Quantum dots; alveolar macrophages; drug delivery; cytokines; inflammation
The application of nanotechnology in biological research is beginning to have a major impact leading to the development of new types of tools for human health. One focus of nanobiotechnology is the development of nanoparticle-based formulations for use in drug or gene delivery systems. However most of the nano probes currently in use have varying levels of toxicity in cells or whole organisms and therefore are not suitable for in vivo application or long-term use.

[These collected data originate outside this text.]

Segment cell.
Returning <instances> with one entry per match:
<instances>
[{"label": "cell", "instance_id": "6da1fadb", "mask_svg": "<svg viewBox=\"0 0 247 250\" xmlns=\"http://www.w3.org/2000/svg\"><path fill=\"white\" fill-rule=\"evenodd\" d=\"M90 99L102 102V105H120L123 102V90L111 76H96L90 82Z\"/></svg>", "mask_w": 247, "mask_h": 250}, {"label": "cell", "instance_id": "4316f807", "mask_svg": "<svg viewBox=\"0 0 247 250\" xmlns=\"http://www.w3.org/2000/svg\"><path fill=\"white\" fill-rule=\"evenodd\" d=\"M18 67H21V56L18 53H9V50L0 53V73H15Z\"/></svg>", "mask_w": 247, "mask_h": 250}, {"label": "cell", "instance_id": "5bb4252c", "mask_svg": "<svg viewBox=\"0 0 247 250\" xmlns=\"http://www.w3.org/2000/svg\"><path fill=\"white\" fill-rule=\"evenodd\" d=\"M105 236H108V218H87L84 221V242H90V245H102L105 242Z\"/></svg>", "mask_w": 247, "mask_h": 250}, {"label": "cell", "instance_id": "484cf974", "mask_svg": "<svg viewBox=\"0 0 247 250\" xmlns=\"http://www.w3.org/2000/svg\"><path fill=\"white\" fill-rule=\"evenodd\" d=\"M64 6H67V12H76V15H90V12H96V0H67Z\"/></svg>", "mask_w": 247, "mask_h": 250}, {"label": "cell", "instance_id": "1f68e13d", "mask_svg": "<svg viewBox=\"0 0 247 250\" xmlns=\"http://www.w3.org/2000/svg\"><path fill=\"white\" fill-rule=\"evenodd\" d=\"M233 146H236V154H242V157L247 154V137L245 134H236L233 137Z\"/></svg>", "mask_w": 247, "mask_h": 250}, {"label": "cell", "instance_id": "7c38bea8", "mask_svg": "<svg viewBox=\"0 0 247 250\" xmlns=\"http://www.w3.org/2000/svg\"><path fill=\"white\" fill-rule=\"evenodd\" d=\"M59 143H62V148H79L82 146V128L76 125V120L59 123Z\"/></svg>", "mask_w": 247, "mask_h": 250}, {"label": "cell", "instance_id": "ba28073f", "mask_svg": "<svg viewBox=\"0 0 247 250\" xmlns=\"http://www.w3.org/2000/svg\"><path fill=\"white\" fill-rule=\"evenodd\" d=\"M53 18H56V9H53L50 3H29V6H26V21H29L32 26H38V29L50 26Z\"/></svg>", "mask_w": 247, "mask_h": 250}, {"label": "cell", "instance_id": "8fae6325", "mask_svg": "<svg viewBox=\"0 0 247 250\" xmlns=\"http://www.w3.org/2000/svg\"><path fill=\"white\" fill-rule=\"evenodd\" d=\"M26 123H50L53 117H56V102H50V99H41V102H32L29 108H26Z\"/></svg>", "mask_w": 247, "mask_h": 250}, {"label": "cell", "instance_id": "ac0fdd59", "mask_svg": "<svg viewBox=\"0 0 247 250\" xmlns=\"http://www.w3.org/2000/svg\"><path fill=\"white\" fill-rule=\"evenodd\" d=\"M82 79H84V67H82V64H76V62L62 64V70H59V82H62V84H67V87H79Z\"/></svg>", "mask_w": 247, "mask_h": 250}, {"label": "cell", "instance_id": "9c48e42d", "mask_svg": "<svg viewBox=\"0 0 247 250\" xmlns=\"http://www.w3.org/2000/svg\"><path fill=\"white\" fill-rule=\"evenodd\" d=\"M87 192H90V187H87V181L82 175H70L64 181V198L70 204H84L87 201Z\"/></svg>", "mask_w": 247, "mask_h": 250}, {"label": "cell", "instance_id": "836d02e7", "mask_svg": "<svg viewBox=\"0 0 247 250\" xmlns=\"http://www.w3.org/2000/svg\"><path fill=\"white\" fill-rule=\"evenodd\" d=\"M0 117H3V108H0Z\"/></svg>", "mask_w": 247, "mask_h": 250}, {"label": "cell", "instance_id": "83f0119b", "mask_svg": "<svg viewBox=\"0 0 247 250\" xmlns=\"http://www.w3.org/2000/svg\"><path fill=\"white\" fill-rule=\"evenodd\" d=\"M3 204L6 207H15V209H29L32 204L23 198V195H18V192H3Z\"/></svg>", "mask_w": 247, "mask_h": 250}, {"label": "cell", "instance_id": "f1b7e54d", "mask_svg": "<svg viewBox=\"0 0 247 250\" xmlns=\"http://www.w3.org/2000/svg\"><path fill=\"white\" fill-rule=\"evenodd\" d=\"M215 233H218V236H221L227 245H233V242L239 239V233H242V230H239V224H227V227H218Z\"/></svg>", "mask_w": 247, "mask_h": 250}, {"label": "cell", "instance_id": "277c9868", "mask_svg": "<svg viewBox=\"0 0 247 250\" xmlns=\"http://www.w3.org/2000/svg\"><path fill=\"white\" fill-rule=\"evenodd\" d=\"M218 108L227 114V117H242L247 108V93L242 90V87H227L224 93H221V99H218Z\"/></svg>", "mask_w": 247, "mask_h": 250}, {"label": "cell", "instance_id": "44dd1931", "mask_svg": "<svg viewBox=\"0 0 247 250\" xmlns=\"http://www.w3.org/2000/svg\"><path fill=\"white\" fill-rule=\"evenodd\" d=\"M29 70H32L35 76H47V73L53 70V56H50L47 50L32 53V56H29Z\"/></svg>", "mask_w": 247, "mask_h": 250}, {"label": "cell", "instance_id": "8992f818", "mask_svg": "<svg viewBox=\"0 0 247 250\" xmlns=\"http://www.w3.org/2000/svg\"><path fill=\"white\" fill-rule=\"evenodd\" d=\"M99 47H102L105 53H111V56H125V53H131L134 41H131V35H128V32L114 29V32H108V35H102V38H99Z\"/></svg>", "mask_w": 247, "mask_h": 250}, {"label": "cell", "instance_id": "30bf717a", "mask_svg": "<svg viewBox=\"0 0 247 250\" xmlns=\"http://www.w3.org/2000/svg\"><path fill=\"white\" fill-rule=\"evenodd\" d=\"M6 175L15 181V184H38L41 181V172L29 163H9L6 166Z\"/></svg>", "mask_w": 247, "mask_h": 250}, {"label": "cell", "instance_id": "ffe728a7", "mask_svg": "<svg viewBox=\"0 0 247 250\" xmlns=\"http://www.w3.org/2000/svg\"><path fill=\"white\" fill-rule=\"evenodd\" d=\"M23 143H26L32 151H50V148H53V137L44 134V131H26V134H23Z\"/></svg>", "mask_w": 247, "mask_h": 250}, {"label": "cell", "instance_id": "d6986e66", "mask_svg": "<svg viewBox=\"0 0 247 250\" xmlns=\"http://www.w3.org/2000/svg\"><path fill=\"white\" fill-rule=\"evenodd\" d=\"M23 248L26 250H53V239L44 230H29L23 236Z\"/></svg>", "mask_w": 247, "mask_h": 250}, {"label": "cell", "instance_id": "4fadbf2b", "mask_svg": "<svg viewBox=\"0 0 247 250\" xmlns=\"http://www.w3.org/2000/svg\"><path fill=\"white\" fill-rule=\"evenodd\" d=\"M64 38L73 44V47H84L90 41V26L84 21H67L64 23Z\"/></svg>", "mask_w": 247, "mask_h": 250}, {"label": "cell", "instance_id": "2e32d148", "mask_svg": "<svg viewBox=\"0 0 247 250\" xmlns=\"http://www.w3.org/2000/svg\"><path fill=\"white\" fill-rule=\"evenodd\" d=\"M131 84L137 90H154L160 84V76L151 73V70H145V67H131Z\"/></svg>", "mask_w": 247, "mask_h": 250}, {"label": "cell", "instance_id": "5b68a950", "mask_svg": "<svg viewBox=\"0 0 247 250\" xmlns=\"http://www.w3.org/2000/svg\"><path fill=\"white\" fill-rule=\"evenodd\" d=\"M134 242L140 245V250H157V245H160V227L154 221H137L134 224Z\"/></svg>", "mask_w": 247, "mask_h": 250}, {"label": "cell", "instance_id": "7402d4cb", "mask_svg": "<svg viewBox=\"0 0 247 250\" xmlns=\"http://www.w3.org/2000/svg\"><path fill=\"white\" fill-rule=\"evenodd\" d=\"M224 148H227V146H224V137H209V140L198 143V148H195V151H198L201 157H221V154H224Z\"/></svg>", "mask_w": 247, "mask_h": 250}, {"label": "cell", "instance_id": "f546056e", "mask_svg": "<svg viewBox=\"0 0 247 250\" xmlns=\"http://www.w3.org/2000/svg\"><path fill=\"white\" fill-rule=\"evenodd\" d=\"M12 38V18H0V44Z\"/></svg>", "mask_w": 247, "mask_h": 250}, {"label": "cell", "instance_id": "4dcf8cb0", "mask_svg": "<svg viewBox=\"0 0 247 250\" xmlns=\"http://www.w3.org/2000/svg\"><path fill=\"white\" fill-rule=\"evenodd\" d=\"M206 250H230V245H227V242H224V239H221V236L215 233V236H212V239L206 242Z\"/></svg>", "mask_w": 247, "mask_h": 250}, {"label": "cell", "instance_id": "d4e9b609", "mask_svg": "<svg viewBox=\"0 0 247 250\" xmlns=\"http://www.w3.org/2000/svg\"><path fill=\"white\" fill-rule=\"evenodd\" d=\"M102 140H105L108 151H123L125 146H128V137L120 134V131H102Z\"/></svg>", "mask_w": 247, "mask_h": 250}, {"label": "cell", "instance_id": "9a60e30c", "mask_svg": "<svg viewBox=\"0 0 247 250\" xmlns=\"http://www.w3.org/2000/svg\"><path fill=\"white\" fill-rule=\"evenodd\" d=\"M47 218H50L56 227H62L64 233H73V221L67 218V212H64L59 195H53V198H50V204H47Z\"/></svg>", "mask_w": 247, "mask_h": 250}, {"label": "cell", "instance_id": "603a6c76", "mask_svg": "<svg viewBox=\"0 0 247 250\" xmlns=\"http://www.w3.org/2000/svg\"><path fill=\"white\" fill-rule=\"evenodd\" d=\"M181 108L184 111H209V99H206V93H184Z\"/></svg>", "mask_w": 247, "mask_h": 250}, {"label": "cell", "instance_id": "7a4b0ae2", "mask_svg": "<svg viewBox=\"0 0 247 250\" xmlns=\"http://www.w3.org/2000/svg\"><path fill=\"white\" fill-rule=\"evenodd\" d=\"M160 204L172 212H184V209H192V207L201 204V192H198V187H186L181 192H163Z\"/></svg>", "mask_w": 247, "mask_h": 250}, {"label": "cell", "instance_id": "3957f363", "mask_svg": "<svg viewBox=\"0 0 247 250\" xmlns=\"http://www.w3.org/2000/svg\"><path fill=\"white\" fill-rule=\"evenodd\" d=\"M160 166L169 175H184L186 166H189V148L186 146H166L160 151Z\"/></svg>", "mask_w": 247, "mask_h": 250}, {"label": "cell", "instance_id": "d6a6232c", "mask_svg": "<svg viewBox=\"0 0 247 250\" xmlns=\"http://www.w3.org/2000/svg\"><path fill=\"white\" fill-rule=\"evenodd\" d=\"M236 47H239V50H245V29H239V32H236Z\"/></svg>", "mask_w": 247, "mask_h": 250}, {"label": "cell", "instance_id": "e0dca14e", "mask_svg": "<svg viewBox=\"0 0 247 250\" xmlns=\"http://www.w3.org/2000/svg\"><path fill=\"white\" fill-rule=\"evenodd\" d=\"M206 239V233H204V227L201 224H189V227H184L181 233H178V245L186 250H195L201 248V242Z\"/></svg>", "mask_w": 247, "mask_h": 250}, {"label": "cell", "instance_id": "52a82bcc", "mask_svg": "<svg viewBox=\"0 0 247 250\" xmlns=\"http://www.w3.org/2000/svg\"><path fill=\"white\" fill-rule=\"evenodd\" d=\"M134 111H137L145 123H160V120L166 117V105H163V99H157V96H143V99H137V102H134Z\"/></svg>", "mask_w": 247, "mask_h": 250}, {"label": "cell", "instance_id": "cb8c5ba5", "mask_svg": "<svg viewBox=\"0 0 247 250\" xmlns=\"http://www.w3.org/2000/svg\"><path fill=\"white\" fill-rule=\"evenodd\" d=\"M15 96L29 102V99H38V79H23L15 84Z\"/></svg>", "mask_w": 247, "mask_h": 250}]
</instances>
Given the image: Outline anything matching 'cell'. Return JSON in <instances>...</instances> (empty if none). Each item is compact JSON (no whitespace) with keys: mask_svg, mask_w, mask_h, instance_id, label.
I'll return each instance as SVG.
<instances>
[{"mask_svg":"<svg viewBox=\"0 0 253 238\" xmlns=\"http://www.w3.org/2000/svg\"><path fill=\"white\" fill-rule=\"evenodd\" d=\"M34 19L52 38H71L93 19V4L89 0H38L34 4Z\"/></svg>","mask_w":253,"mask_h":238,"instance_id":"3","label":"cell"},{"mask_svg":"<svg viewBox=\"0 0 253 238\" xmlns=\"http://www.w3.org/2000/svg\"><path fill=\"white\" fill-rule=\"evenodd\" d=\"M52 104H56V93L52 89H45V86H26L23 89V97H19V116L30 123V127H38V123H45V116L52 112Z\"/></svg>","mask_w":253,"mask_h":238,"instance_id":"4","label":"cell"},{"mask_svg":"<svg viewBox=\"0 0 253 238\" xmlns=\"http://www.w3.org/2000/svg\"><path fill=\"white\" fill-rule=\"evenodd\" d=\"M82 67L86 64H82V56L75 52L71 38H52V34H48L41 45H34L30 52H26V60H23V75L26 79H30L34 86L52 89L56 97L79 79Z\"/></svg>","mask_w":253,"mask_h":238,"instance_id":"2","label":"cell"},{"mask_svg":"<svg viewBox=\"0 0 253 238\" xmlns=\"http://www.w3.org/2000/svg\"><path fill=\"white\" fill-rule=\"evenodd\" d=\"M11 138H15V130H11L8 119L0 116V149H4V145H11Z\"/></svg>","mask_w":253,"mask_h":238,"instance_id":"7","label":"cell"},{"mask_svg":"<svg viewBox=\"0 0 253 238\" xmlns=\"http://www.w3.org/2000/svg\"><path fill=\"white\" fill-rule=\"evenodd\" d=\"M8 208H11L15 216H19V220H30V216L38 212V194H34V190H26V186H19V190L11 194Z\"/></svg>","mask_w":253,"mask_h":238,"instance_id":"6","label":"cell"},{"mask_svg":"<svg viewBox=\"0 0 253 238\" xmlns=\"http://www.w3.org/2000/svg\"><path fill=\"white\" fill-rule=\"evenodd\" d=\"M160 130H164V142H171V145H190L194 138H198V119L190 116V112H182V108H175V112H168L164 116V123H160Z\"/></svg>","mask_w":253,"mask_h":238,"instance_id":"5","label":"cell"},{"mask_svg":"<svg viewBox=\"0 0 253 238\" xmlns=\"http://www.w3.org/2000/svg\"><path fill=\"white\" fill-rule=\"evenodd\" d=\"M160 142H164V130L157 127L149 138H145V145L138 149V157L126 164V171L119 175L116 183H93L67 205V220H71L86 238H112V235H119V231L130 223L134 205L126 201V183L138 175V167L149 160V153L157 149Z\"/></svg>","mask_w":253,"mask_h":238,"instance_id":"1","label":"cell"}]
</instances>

Here we test the potential of a novel silica based nanoparticle (organically modified silica, ORMOSIL) in living neurons within a whole organism. We show that feeding ORMOSIL nanoparticles to Drosophila has no effect on viability. ORMOSIL nanoparticles penetrate into living brains, neuronal cell bodies and axonal projections. In the neuronal cell body, nanoparticles are present in the cytoplasm, but not in the nucleus. Strikingly, incorporation of ORMOSIL nanoparticles into the brain did not induce aberrant neuronal death or interfered with normal neuronal processes. Our results in Drosophila indicate that these novel silica based nanoparticles are biocompatible and not toxic to whole organisms, and has potential for the development of long-term applications.